### WORK TO COMPLETE
What lines below contain the word "TITLE"? Please pull each one out.
Start of PROVIDED ENTRIES
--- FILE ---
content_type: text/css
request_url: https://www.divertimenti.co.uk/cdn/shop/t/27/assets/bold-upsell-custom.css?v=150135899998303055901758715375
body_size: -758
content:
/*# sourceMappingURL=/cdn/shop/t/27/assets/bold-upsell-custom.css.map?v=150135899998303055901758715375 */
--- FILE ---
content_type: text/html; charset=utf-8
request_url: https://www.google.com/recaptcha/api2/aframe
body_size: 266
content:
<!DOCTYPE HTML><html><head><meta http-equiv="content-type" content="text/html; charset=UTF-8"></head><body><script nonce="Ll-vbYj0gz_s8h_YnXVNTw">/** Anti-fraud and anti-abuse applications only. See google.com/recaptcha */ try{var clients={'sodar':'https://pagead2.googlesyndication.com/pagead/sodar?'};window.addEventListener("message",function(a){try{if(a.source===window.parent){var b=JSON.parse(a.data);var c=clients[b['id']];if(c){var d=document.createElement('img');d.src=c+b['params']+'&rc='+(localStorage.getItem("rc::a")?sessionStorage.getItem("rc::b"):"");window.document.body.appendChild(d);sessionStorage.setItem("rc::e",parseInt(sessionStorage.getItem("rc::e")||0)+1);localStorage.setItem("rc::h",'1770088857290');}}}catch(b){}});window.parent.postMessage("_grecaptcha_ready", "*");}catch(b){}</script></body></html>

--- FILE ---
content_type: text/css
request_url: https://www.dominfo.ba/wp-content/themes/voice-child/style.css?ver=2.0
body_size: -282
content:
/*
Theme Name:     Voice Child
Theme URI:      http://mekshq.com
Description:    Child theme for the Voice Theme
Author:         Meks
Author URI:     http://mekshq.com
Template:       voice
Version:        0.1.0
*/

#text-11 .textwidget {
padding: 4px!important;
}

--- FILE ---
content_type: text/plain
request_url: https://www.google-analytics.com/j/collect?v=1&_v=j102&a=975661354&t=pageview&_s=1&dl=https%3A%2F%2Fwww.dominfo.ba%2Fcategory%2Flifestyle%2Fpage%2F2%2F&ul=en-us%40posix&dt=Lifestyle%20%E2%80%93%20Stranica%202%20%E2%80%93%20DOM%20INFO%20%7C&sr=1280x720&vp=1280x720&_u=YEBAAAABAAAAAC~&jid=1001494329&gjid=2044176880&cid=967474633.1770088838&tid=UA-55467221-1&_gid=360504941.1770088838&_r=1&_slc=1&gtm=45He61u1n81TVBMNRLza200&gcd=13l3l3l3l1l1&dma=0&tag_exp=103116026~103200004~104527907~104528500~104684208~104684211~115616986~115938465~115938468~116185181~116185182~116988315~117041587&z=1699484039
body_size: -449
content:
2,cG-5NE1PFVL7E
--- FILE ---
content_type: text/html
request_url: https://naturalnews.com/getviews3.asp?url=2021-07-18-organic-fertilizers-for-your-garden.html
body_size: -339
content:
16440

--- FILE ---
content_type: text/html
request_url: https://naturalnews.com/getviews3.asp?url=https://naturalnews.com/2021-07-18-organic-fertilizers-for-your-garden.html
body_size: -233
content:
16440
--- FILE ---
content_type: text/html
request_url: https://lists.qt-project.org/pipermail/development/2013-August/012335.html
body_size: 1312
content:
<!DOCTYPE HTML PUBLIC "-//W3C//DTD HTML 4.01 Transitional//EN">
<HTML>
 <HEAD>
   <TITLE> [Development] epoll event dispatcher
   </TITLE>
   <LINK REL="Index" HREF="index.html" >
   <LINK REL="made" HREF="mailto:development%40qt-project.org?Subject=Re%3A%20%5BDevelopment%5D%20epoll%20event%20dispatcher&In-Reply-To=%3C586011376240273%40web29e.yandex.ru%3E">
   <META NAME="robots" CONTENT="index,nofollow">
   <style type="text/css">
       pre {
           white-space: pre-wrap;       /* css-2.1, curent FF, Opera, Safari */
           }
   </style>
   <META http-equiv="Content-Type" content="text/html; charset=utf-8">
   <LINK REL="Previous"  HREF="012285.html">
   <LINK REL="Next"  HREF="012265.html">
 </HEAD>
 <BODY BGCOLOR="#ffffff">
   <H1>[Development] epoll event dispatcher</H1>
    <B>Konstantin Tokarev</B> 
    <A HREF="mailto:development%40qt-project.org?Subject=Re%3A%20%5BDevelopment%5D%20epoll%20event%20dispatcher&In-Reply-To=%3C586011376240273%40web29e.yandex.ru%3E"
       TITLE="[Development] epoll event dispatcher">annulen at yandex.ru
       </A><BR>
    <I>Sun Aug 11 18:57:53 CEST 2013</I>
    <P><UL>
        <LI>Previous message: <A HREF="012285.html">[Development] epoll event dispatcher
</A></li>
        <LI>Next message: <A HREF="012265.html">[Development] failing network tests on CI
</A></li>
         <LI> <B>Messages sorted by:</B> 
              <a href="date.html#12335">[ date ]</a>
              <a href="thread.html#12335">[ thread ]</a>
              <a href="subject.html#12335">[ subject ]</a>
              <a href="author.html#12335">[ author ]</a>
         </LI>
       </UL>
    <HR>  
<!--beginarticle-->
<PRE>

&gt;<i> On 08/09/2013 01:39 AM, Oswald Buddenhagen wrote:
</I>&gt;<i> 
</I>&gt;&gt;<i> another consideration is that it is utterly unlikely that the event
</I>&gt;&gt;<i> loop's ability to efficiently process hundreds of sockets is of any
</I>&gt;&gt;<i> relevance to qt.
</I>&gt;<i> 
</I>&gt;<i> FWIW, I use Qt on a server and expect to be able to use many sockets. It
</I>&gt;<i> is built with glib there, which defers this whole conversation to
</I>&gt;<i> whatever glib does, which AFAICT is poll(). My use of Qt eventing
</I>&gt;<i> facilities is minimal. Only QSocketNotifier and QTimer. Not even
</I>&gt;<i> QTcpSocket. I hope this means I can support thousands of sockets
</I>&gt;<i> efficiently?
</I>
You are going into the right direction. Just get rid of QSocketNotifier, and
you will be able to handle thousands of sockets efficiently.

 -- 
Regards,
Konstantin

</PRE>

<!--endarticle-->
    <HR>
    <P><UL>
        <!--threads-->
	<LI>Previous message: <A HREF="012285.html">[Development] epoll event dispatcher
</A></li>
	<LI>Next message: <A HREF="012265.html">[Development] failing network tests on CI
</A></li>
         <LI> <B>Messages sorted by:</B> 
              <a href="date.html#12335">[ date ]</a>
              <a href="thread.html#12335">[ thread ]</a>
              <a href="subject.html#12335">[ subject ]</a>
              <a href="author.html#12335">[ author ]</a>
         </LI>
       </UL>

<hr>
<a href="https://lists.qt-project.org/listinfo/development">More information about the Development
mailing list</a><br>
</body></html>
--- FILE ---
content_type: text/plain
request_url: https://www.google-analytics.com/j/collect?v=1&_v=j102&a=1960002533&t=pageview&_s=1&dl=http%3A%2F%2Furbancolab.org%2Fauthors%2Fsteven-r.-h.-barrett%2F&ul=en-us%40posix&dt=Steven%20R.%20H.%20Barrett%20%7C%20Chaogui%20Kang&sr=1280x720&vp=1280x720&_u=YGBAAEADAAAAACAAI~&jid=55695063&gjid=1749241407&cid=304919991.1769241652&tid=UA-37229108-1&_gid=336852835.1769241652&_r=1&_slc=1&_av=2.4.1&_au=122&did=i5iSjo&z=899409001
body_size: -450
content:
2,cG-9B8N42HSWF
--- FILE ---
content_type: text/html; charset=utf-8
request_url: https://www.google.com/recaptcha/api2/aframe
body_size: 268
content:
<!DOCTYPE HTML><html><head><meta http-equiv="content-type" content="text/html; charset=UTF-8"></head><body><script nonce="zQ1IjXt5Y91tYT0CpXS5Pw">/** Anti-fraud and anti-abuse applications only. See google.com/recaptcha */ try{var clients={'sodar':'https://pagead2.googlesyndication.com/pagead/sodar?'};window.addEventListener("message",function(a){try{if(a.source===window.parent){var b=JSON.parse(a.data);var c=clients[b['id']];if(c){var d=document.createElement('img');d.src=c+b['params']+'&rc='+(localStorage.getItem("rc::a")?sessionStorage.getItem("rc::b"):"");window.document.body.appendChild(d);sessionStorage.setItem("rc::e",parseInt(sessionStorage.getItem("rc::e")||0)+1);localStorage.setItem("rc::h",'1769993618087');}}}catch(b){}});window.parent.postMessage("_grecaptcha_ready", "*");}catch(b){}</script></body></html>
End of PROVIDED ENTRIES
### RESULT
   <TITLE> [Development] epoll event dispatcher
   </TITLE>
       TITLE="[Development] epoll event dispatcher">annulen at yandex.ru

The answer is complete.